**DATA LISTING**
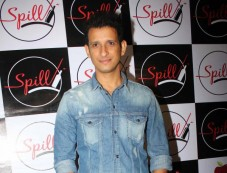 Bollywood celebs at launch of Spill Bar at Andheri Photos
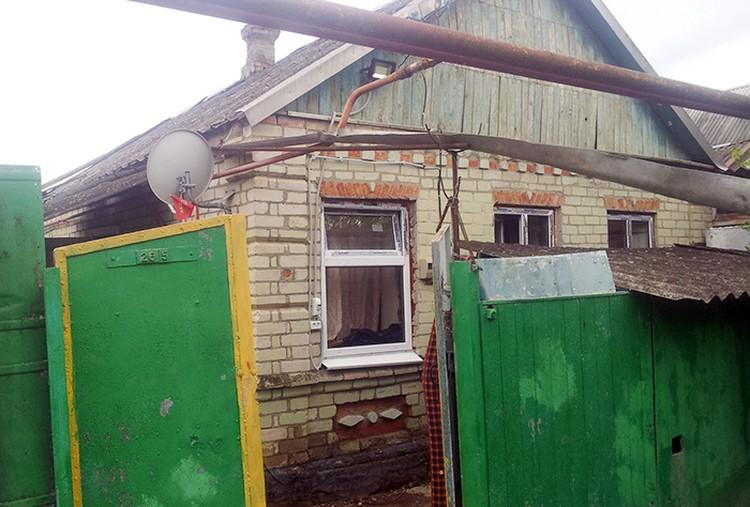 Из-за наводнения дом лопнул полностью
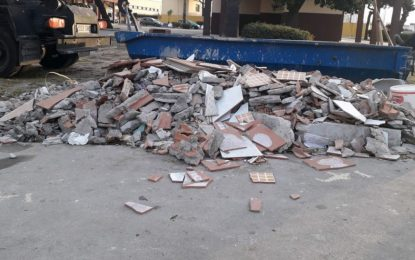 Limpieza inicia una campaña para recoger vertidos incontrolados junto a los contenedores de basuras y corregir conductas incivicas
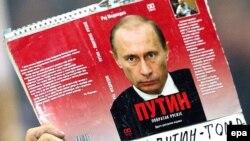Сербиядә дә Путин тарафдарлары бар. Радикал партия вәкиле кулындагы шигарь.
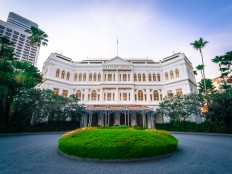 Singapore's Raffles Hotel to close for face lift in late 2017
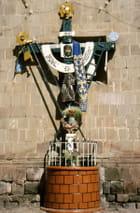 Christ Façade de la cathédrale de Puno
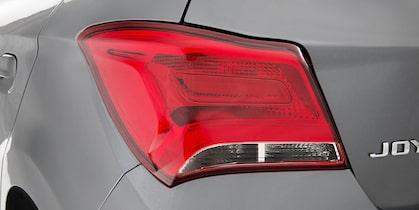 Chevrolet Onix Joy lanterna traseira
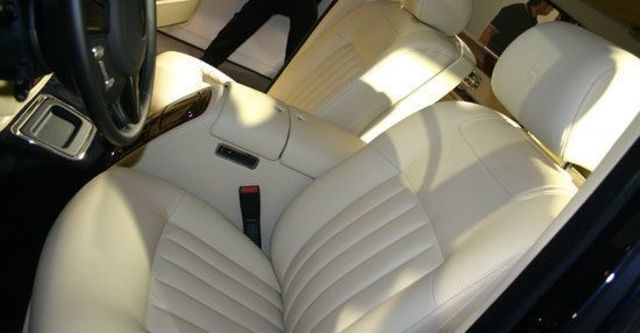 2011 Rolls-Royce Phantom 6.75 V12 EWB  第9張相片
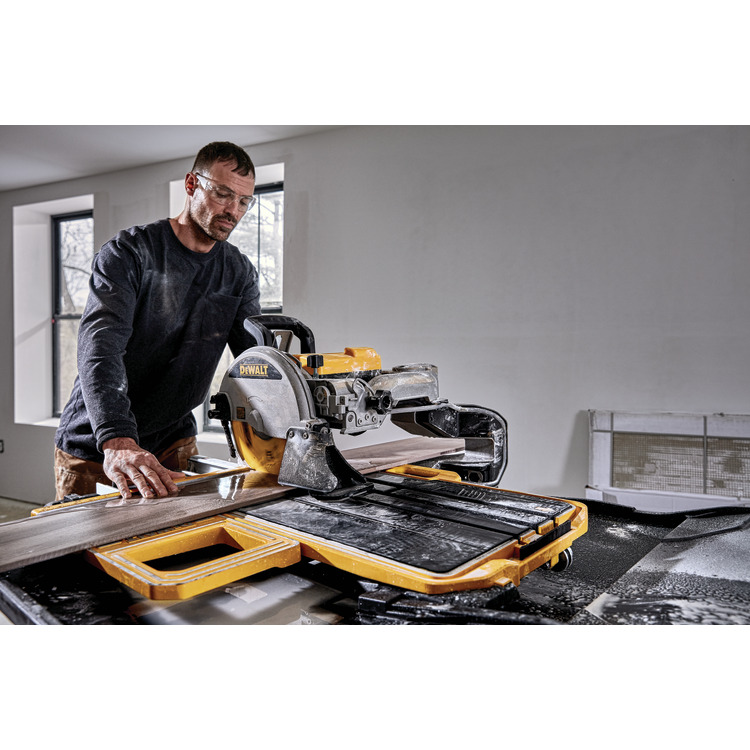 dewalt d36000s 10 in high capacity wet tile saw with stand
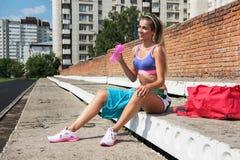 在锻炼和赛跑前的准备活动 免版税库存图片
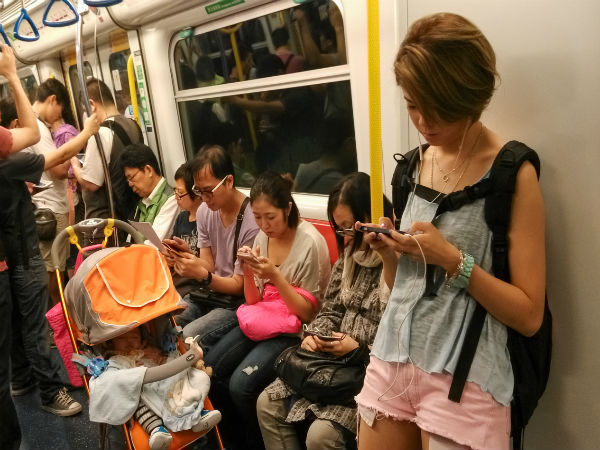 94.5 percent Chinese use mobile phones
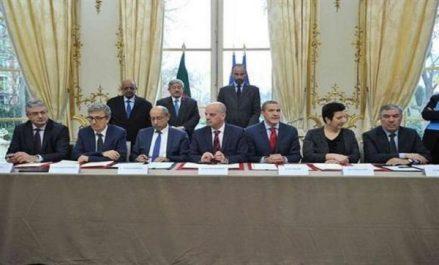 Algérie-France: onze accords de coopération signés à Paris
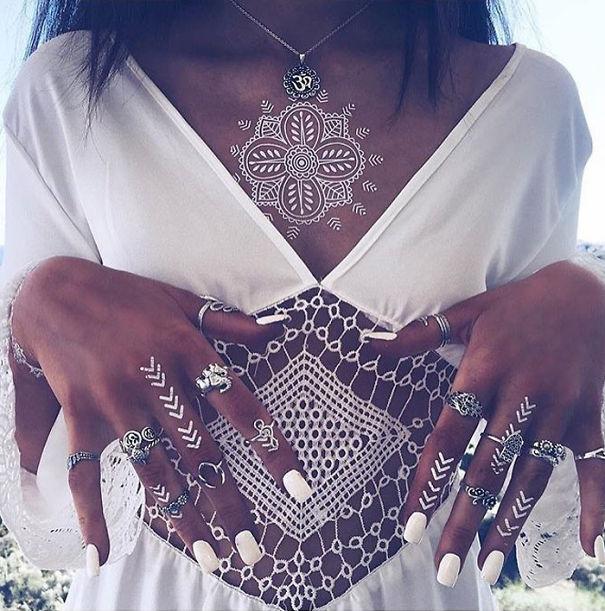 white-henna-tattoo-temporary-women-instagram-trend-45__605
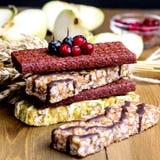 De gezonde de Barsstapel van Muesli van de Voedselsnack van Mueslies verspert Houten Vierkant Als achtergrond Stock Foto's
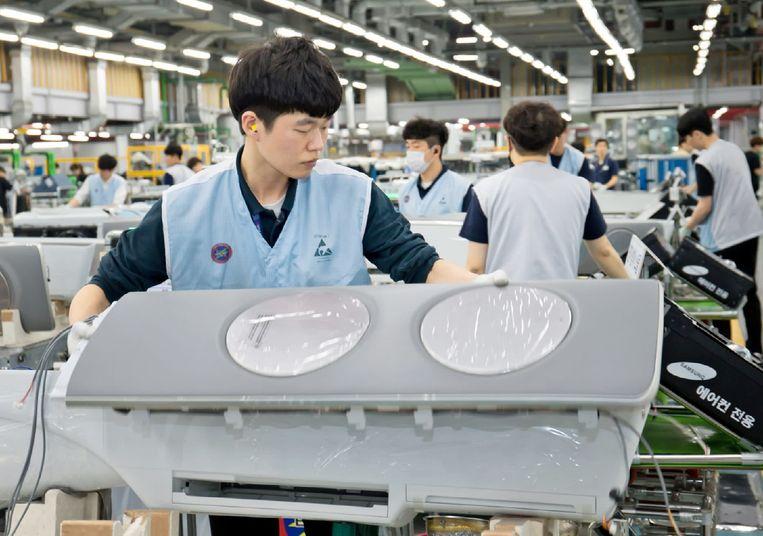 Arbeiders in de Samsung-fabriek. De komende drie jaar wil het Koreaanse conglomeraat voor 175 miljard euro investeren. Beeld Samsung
* * *
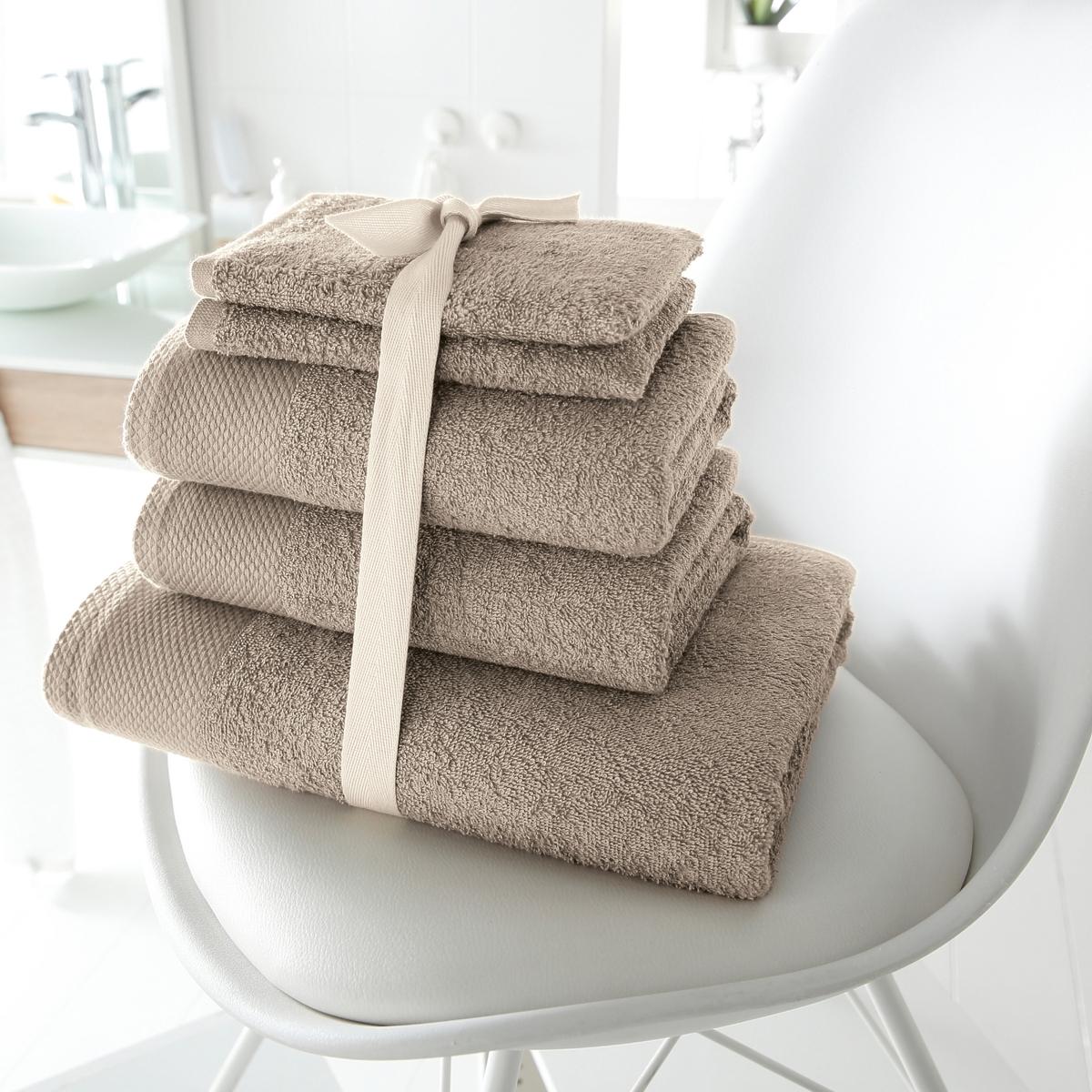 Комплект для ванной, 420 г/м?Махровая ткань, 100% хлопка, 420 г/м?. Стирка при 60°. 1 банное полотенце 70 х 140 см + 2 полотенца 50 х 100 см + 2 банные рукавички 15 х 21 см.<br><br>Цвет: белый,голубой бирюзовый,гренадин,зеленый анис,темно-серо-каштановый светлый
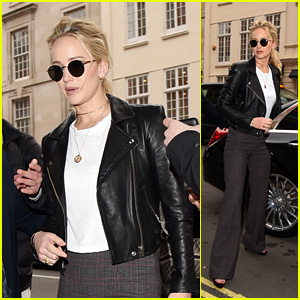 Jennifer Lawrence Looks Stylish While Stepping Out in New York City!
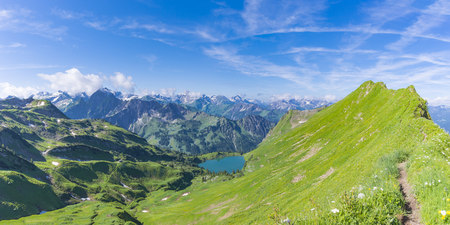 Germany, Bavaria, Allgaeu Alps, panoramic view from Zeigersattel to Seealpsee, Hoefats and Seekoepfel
* * *
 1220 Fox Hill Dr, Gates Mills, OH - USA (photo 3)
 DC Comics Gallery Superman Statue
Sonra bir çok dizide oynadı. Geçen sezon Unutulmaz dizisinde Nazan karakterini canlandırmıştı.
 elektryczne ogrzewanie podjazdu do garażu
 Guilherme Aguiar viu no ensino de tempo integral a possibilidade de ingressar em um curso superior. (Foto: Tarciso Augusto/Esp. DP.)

**TASK DETAILS**
All that should be printed is the run of lines above from the one with "dewalt d36000s 10" through the one with "Arbeiders in de", both included, exactly as given, with pictures left out.

**SOLUTION TO THIS TASK**
 dewalt d36000s 10 in high capacity wet tile saw with stand
 在锻炼和赛跑前的准备活动 免版税库存图片
 94.5 percent Chinese use mobile phones
 Algérie-France: onze accords de coopération signés à Paris
 white-henna-tattoo-temporary-women-instagram-trend-45__605
 De gezonde de Barsstapel van Muesli van de Voedselsnack van Mueslies verspert Houten Vierkant Als achtergrond Stock Foto's
 Arbeiders in de Samsung-fabriek. De komende drie jaar wil het Koreaanse conglomeraat voor 175 miljard euro investeren. Beeld Samsung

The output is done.